◆ **THE TASK**
Copy, without any change, the part of the entries that opens at their very first line and closes with the line containing "230H392L406 252H420L428 266H457V258L473", with both of those lines included.

◆ **LISTING**
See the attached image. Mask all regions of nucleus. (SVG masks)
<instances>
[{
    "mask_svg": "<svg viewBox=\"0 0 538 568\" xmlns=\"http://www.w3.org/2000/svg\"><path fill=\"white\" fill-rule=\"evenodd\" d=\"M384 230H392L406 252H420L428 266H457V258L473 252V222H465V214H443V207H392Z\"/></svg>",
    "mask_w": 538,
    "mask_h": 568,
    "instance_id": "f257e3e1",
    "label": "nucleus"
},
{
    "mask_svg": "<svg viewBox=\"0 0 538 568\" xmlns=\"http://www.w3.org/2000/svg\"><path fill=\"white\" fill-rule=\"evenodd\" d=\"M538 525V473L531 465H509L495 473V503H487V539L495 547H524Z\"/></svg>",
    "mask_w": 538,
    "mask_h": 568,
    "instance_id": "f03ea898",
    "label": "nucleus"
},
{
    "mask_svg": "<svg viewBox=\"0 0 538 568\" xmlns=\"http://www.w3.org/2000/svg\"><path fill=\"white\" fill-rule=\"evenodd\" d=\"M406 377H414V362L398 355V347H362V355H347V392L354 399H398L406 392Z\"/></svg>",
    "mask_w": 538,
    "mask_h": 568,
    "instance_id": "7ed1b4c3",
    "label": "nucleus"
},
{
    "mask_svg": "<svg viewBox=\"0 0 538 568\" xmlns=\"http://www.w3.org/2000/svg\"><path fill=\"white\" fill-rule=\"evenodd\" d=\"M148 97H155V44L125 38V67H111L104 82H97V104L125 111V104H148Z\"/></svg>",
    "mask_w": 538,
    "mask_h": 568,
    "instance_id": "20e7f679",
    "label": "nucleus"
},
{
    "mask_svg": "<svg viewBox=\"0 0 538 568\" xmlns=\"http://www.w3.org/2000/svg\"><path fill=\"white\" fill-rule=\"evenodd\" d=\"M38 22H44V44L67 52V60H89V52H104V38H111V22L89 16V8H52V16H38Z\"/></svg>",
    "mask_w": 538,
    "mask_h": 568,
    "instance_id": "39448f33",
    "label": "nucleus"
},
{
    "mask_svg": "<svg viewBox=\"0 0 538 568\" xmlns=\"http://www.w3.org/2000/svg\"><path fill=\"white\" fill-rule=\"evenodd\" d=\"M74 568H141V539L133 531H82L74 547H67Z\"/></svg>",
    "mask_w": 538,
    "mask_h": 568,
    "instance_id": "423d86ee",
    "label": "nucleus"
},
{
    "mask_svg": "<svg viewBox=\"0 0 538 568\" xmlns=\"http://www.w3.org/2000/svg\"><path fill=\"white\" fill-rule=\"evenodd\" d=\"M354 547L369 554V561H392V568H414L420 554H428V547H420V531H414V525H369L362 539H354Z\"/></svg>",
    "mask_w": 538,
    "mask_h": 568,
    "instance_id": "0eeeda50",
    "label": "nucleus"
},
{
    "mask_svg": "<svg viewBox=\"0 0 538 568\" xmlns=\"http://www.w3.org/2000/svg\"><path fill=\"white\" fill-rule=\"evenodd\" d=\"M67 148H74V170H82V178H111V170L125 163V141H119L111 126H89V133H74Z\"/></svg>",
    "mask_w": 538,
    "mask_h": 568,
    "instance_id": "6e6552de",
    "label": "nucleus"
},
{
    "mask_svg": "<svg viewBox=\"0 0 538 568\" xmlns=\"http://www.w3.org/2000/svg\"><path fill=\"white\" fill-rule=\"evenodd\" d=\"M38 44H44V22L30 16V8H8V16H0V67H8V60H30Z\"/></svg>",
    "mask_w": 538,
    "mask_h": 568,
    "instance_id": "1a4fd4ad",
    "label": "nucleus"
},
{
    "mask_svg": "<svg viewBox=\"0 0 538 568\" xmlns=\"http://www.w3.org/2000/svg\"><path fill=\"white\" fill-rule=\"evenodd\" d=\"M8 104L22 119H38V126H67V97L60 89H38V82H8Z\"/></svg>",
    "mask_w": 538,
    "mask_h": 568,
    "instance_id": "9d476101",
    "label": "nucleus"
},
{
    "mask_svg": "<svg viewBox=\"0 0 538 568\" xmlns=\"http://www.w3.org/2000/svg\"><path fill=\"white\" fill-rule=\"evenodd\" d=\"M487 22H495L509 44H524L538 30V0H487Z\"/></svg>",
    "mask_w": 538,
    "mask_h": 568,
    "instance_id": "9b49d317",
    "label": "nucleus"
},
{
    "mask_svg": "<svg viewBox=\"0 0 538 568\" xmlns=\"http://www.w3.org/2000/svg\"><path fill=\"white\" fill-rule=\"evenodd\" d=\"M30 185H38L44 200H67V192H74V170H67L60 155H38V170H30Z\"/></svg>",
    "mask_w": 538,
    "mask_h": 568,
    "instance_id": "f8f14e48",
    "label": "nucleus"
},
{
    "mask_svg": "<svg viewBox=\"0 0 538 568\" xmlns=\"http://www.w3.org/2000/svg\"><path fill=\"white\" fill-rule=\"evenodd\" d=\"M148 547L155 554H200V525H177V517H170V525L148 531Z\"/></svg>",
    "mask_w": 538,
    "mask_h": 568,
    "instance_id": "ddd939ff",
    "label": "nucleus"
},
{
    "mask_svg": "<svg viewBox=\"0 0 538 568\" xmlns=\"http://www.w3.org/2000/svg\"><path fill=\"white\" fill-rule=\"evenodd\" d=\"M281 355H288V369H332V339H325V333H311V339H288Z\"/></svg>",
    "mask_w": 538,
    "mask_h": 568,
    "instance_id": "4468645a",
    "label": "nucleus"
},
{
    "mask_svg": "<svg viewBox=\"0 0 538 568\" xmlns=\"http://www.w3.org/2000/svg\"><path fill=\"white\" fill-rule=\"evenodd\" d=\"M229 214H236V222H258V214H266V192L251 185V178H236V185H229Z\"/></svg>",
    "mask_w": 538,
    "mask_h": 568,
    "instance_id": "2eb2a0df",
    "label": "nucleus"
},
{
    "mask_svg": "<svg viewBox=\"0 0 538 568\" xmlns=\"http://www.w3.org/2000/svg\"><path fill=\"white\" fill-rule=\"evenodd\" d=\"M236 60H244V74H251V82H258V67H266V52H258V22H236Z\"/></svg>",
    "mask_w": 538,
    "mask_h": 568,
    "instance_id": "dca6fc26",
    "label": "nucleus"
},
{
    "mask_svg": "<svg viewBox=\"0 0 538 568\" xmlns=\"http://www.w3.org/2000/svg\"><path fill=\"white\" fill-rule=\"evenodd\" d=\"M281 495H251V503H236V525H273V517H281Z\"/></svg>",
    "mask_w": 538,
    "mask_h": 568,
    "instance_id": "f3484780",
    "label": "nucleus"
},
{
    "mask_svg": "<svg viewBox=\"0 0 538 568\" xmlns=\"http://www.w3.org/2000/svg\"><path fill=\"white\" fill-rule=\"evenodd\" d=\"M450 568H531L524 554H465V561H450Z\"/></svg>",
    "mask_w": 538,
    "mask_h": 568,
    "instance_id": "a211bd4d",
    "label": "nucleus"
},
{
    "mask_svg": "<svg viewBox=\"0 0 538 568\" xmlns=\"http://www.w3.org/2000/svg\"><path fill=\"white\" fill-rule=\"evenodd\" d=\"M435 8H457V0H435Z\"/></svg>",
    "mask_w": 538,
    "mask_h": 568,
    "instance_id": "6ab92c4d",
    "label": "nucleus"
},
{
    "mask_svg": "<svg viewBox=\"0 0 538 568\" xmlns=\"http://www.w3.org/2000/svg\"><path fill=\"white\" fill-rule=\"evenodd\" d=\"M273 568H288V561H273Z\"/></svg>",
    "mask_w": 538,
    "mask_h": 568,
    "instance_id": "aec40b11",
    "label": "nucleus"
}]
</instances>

◆ **THE SOLUTION**
See the attached image. Mask all regions of nucleus. (SVG masks)
<instances>
[{
    "mask_svg": "<svg viewBox=\"0 0 538 568\" xmlns=\"http://www.w3.org/2000/svg\"><path fill=\"white\" fill-rule=\"evenodd\" d=\"M384 230H392L406 252H420L428 266H457V258L473 252V222H465V214H443V207H392Z\"/></svg>",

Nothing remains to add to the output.